In 2000, the LMP Awards named John Sargent Person of the Year.

In 2012, the New Atlantic Independent Booksellers Association awarded Sargent with their annual Legacy Award in recognition of Sargent's "consistent willingness to battle Amazon and … his stance regarding e-book pricing and the DOJ."

In 2017, PEN America, a literary nonprofit dedicated to human rights and freedom of expression, honored Sargent at their annual literary gala for his commitment to the protection of publishers, authors, and intellectual property rights throughout his lifelong career in publishing.

==Community==
Sargent serves on the board of Ocean Conservancy, a nonprofit based in Washington, D.C., that formulates sustainable environmental policy at federal and state levels to protect oceanic preservation.

Sargent is a longtime member of the board of directors of Graham Windham, a non-profit group providing aid to children and families in New York City since 1806. It is the oldest non-sectarian childcare agency in the United States. He is a former chairman of the board.

==Personal life==
On September 21, 1985, Sargent married Constance Lane Murray. They met as graduate business students at Columbia University. They have two children and live in Brooklyn, NY.

==Controversy==
Macmillan Publishers' decision to effectively put a two-month embargo on electronic copies of its new books at libraries, starting November 1. The publishing firm will allow library systems to have only a single electronic copy of a new book upon its release, despite the fact that a library system can cover a major metropolitan area.

When Macmillan announced the move in July, the company's CEO, John Sargent, argued that library readers were "cannibalizing our digital sales" and that a remedy to the rising use of electronic books in libraries was necessary.
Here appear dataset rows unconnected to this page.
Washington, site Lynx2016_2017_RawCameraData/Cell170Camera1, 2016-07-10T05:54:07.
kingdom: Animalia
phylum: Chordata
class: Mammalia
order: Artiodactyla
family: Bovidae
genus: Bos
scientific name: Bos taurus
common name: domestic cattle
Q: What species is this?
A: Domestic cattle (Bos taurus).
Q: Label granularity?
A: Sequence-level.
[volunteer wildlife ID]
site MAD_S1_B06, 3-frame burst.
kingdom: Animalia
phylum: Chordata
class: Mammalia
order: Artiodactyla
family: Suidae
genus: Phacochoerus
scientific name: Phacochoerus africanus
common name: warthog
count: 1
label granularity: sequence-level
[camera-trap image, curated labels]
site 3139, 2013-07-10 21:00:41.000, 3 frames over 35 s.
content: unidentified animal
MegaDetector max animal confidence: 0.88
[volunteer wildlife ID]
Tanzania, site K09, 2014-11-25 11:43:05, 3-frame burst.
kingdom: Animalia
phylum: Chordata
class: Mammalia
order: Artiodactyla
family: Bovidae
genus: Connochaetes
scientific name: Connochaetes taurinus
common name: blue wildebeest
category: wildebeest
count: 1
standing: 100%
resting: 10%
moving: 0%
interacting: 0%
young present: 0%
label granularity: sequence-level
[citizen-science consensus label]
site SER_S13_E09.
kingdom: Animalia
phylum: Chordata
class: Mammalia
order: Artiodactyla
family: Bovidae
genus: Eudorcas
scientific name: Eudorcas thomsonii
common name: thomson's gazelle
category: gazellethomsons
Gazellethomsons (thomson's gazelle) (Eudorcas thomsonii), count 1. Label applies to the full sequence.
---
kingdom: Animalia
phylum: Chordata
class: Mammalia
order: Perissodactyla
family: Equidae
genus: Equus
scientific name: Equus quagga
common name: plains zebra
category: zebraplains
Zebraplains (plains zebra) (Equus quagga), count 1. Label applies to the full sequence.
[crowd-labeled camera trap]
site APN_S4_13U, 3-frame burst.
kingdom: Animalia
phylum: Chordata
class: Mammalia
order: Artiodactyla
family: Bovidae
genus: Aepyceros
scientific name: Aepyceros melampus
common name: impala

"It seems that given a choice between a purchase of an e-book for $12.99 or a frictionless lend for free, the American e-book reader is starting to lean heavily toward free," he said in a letter to the company's authors, illustrators, and agents.

"Library reads are currently 45% of [Macmillan's] total digital book reads in the U.S. and growing," Macmillan Chief Executive John Sargent said in an interview with The Wall Street Journal. The article also noted that "[l]ibraries generate only 15% of Macmillan's total annual e-book revenue."

ALA has spoken against the move ever since, calling it "unacceptable," but the push to get the public interested in the issue is new and was announced this week at a major industry conference, Digital Book World. The association also launched a website titled e-books for All, which includes a petition aimed at Sargent, and it will include materials to place in libraries.

The website notes that Macmillan's policy harms readers with disabilities in particular. From the petition page:

This embargo would limit libraries' ability to provide access to information for all. It particularly harms library patrons with disabilities or learning issues. One of the great things about e-books is that they can become large-print books with only a few clicks, and most e-book readers offer fonts and line spacing that make reading easier for people who have dyslexia or other visual challenges. Because portable devices are light and easy to hold, e-books are easier to use for some people who have physical disabilities.

The Wall Street Journal noted that "The pricing model follows a similar distribution pattern as seen with movies, from the initial opening in theaters to DVD and video-on-demand, to pay-TV services like AT&T Inc.'s HBO or subscription services such as Netflix Inc. Sargent said publishers have long delayed the paperback editions of new titles in favor of generating more sales of higher-priced hardcovers."